**To-do list:**
A – Answer these questions using the forum thread about bugs, one answer per line, marked the same way:
(i) What tool did Scout use instead of a net?
(ii) What name did Old Catch give the spider on grandma's porch?
(iii) Why did Ice tiger have to set the stick bugs free?
B – Translate this sentence from the forum thread about bugs into Spanish: "When I was like 10 I caught a praying mantis and put it in our garden."
C – Carry on the forum thread about bugs from the point where it stops.

** START OF Reading passage **

# Bugs!!



## Scout (Nov 16, 2008)

I was jabbering to mah friend about my memories. I remember how much of a bug-obsessed kid I was.  Oh man. Those were the days. XP

This topic is about talking our interest in specific bugs or our dislike of any.







I used to practice and play stealth finger-snatching games with those damsel/dragonflies. Stalk-and-catch games. I caught tons of damselflies, couple of medium dragonflies, and a few big ones. Now the _badass_ big ones... I remember soaring blue and black shaded wings one. They are the big _enchilada_. So wished to catch one, but it's not easy. I had no net, really. Just a fly swatter to press those who land (on concrete or plant) then snatch them from underneath.


----------



## Vyraura (Nov 16, 2008)

When I was like 10 I caught a praying mantis and put it in our garden. It was the highlight of the week, because they were 'pretty bugs' not 'icky bugs'.


----------



## Blastoise Fortooate (Nov 16, 2008)

Dragonflies, moths, butterflies, ladybugs, etc. are the ones that I like. Pretty much the ones that I don't think will try and bite me.

I hate cockroaches, silverfish, and, to an extent, wasps.


----------



## Doctor Jimmy (Nov 17, 2008)

I remember working on a bug collecting project for science class in 7th grade. Pinning the wasps onto cardboard was fun. Cicadas, however...eww. Most of the ones I've seen had their heads decapitated, and that wasn't a pretty sight.


----------



## Old Catch (Nov 17, 2008)

I really love bugs. I always have. In my family, whenever I'm late, they joke that I must have stopped to look at a bug.

I remember getting scraped up by praying mantises in my grandma's garden and crying when the giant spider that lived in her porch was washed away by heavy rains. I used to drop milkweed beetles in her web and I named her Mrs. Spider... Shut up. 

Oh, we had one of those cicada swarms and it was so wicked. I collected like a million husks.


----------



## see ya (Nov 17, 2008)

Yay bugs! :3

I had a love of mantises as a kid. Used to catch the big ones and play with them for a while, then let them go. I still love them, though I haven't seen one in a long time...

I worked as a counselor at a summer camp I went to for years, and there's always cool bugs there. Giant seafoam-colored Luna moths, dragonflies, and lots and lots of spiders. There were huge ones that would freak out the girls, and a lot of Black Widows (which are totally the most pretty, yet terrifying spider ever).

On the bad side, wasps scare the crap out of me, and I'm not even allergic. So do Brown Recluses.


----------



## Ice tiger (Nov 17, 2008)

I used to love catching ladybugs, sow bugs, moths, etc I even had 2 stick bugs as pets for awhile, but then they got too big for their cage and my mom wouldn't buy a bigger one :( so I had to set them free.


----------



## Dannichu (Nov 17, 2008)

** END OF Reading passage **
** START OF Provided material **

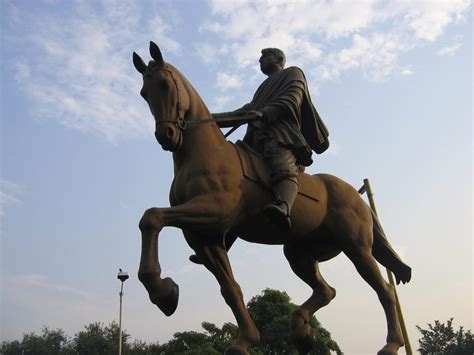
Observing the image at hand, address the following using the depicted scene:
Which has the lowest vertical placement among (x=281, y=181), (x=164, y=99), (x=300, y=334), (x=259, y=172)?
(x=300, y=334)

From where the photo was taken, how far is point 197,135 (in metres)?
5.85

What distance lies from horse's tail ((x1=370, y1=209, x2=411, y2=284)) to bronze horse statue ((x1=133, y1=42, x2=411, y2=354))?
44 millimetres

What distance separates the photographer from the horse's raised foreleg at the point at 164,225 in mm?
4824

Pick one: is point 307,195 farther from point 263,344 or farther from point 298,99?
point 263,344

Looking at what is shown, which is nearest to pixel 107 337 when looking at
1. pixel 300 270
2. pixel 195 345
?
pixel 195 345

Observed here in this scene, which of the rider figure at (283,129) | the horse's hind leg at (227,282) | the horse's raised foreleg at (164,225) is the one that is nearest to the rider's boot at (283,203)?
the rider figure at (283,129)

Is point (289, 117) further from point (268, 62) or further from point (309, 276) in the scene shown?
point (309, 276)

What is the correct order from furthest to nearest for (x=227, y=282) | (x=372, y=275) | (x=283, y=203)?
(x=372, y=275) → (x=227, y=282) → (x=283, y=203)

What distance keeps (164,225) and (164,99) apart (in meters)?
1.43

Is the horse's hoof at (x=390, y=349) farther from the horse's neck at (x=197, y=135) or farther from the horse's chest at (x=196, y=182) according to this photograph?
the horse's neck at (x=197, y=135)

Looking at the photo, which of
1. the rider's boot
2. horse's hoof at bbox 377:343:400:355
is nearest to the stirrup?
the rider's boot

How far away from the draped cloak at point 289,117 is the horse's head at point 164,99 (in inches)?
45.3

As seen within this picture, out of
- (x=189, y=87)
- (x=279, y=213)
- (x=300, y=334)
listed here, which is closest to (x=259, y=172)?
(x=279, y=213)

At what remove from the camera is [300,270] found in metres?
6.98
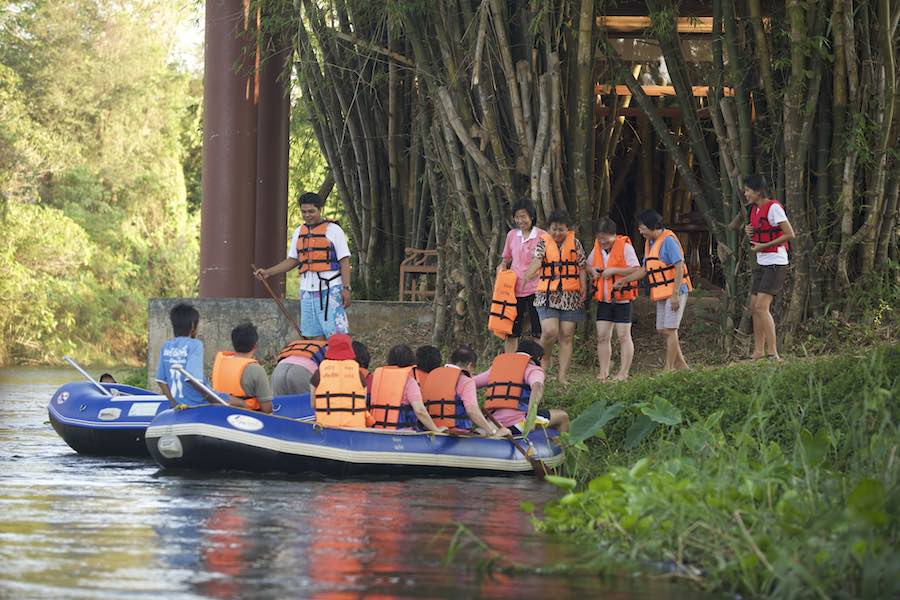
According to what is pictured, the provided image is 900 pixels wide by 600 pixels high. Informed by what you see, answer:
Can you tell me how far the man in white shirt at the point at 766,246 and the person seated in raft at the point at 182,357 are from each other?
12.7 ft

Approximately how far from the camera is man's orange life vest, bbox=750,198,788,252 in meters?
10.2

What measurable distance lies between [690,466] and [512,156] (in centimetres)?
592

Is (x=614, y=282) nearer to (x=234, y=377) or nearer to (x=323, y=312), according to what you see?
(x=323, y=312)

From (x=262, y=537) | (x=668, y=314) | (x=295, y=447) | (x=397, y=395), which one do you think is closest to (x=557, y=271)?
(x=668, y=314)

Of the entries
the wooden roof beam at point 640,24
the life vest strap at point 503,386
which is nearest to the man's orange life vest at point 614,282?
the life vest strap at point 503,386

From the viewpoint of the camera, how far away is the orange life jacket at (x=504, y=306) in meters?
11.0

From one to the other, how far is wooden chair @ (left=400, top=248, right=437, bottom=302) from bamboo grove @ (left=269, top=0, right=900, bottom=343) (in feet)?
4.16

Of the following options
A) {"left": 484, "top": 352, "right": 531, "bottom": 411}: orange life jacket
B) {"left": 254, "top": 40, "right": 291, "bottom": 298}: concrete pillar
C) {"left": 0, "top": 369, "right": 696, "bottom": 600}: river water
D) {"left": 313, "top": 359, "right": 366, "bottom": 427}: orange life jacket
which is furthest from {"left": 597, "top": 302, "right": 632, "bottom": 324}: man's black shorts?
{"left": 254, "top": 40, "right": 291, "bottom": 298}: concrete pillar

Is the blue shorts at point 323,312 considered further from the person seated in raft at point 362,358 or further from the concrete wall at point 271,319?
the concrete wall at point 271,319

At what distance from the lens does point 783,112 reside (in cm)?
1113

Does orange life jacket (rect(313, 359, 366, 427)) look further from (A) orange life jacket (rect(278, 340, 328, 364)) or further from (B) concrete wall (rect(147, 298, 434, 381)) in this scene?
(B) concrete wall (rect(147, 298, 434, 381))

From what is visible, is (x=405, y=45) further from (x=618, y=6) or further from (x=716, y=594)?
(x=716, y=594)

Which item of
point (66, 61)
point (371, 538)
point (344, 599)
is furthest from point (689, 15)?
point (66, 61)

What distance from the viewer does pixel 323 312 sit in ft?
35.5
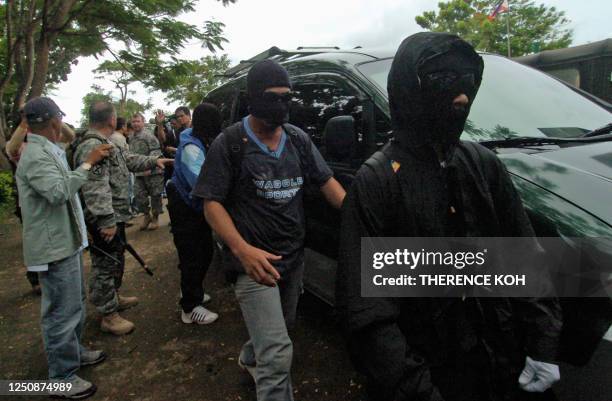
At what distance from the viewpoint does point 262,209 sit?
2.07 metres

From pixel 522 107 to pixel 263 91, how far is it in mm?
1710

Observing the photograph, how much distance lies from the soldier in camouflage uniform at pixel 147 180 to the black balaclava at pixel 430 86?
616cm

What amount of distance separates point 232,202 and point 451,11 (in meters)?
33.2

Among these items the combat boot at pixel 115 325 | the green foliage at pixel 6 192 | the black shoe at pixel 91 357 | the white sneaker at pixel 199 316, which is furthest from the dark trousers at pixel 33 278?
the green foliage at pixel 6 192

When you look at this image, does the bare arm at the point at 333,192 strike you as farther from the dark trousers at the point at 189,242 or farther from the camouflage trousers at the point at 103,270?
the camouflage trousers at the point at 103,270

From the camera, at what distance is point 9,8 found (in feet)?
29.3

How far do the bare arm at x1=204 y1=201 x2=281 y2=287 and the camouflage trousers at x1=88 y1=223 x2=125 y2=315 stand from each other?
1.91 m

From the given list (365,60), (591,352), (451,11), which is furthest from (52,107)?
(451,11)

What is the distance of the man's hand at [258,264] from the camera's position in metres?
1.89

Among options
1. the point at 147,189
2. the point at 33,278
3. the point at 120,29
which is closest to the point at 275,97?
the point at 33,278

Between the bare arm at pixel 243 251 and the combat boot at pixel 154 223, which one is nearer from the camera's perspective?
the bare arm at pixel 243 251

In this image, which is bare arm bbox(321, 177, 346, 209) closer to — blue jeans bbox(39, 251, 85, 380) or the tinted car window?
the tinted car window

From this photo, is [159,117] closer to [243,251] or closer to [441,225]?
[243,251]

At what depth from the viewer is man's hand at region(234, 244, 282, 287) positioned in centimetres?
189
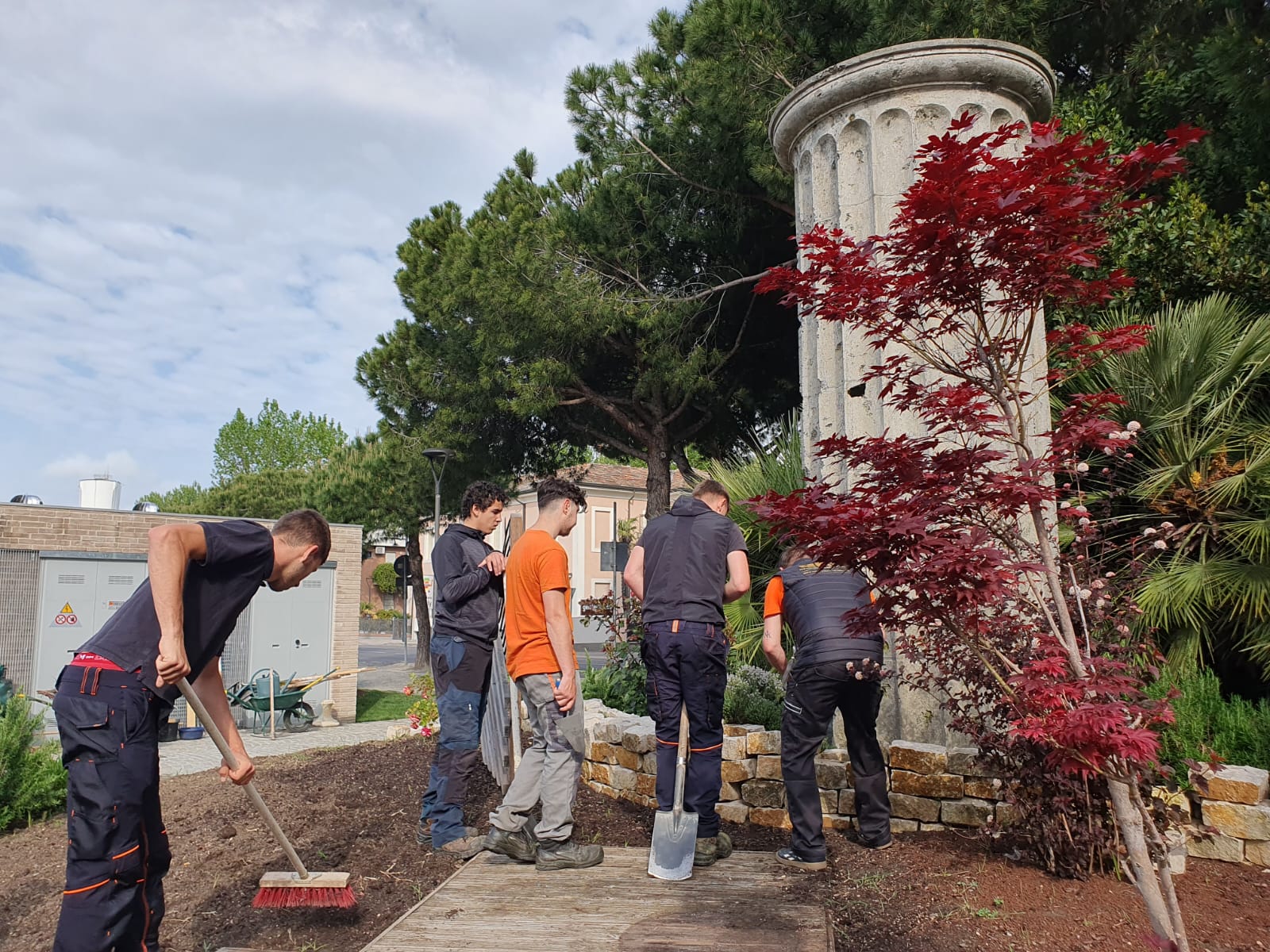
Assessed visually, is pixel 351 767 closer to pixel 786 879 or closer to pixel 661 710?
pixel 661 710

** END OF Provided material **

**Task-by-task outputs:**
A –
(i) A fly swatter.
(ii) Mrs. Spider.
(iii) They got too big for their cage, and Ice tiger's mom wouldn't buy a bigger one.

B – Cuando tenía como 10 años atrapé una mantis religiosa y la puse en nuestro jardín.

C –
My bug memories:

I used to try and tame bees. It never worked and always ended up with me getting stung, but I didn't give up XD

I also used to spend afternoons after school in the long grass behind my house catching grasshoppers and putting them in plastic containers. They died when I forgot to make airholes. 

I used to collect ladybirds from all over the neighbourhood when my dad told me how ladybirds were good for a garden because they ate aphids. 

I used to go around the garden collecting slugs and snails and throwing them into the next-door-neighbour's garden when I was told they were bad for plants. 

I tried eating ants after I saw it on The Jungle Book, but they didn't taste good. I also used to follow ant trails for however long they went in both directions. 

I kept a snail in a cage for a few weeks (because my parents wouldn't let me get a real pet), feeding it grass and leuttece. Then I left it outside and it rained and the cage filled with water and it drowned ):


----------



## Lili (Nov 17, 2008)

I love those poisonous bugs like Black Widows, scorpions, etc.. I also have a fansy for dragonflies and butterflies.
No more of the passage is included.